The source of the Niles, in that case, is Saratoga Springs, N.Y. Hyde Pierce was born there on April 3, 1959, to Laura and George Pierce - the youngest child in a brood of four. Hyde Pierce's father was an insurance salesman, and the young David had a middle-class upbringing in the stately old racetrack town, upon which the summer folk would descend every year to place a few bets and throw lavish parties. Hyde Pierce discovered his deadpan humor early on, standing in line in his grade-school cafeteria; so it was little surprise when after graduating from Saratoga Springs High School, he took this knack for performing to Yale University, where he majored in English and theatre arts. On the advice of veteran actor Edward Herrmann (Eleanor and Franklin) with whom he performed during a summer at the Willamstown (Mass.) Theatre Festival, Hyde Pierce moved to New York City after graduating in 1981, to "find out if I even wanted to act for a living." He was supporting himself as a tie salesman at Bloomingdale's when he won a part on Broadway in Beyond Therapy, the Christopher Durang play about, yes, crazy psychiatrists. That role led to more theatre, including his playing Laertes, a character who dies a bloody death, opposite Kevin Kline's Hamlet on Broadway in 1986. "I found every single laugh as Laertes that you can find and only realized later that you really shouldn't find any at all," Hyde Pierce recalls.
He started small in film, scoring bit parts in Crossing Delancey and Vampire's Kiss, and then larger roles in Sleepless in Seattle and Nixon, in which he delivered an uncanny portrayal of John Dean. But it was his work as a depressed politico on the short-lived NBC sitcom The Powers That Be that led to his eventual pairing with Grammer in 1993. Frasier was an instant hit, and so was Hyde Pierce, who won an Emmy as best supporting actor in a comedy series in 1995 and has been nominated again this year.

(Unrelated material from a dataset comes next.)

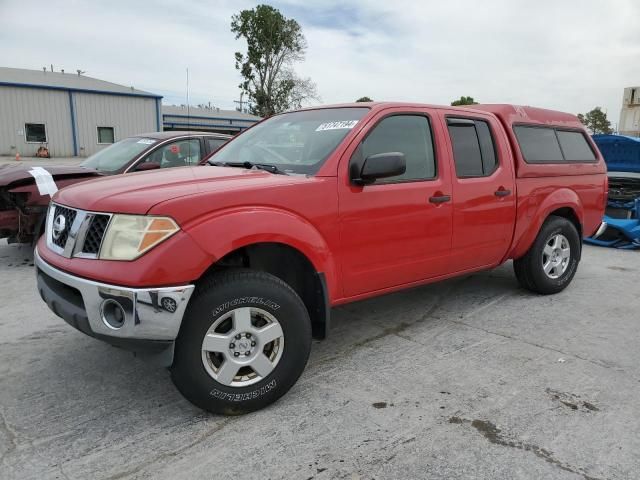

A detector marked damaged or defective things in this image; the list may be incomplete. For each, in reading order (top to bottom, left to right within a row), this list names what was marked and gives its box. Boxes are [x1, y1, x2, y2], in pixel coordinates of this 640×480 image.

damaged red car [0, 131, 230, 244]
pavement crack [104, 416, 234, 480]
pavement crack [448, 416, 604, 480]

Hyde Pierce now lives in Los Angeles, a 15-minute drive from the Frasier sound stage. He spends a generous amount of his free time doing good works - AIDS walks, Habitat For Humanity projects and, this past January, testifying before Congress to raise awareness of Alzheimer's, which claimed his grandfather. "You can see it in the way David interacts with not only the writers and producers but the crew people and the audience - that he is a very open and giving person," says Casey.
But Hyde Pierce is not used to be open and giving in every context. Possibly to delay his own questioning (or it is out of simply civility?), he wants to know where his interviewer is from. It turns out, curiously enough, to be a small suburb in New Jersey that adjoins the town where Hyde Pierce once had a summer retreat. "I rented a house on a lake right there, with some friends," he says. "Oh, God, I can't tell you, the memories, yeah..." And against his best inclinations, Hyde Pierce goes autobiographical.